> Records from a data source:
◆ ◆ ◆ ◆ ◆

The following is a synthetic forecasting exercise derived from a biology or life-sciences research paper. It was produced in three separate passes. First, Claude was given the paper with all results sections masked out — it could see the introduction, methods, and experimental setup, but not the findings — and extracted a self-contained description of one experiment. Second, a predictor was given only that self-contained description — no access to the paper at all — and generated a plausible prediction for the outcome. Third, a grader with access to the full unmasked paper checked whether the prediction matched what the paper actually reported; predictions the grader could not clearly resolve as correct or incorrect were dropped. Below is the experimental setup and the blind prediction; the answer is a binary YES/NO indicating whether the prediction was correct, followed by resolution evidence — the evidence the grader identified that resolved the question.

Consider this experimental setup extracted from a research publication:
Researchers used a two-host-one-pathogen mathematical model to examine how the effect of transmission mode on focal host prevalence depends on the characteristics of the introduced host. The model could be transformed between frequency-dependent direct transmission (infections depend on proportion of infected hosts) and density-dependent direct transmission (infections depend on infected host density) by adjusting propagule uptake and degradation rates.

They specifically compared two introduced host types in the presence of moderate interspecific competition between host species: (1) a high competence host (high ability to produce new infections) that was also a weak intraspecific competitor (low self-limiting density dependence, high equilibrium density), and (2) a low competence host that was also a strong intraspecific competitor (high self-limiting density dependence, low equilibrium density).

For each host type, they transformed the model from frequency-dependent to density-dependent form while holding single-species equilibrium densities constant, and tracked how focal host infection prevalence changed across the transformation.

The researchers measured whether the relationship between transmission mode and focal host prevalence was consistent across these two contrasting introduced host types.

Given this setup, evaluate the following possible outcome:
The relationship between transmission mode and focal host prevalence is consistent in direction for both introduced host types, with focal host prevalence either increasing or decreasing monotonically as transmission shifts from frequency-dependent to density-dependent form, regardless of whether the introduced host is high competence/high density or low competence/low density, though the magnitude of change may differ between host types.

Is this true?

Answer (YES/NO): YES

◆ ◆ ◆ ◆ ◆

> What the exercise asks:
Would you copy all lines in the records where the string "this" appears?

> Answer:
Consider this experimental setup extracted from a research publication:
Given this setup, evaluate the following possible outcome:
Is this true?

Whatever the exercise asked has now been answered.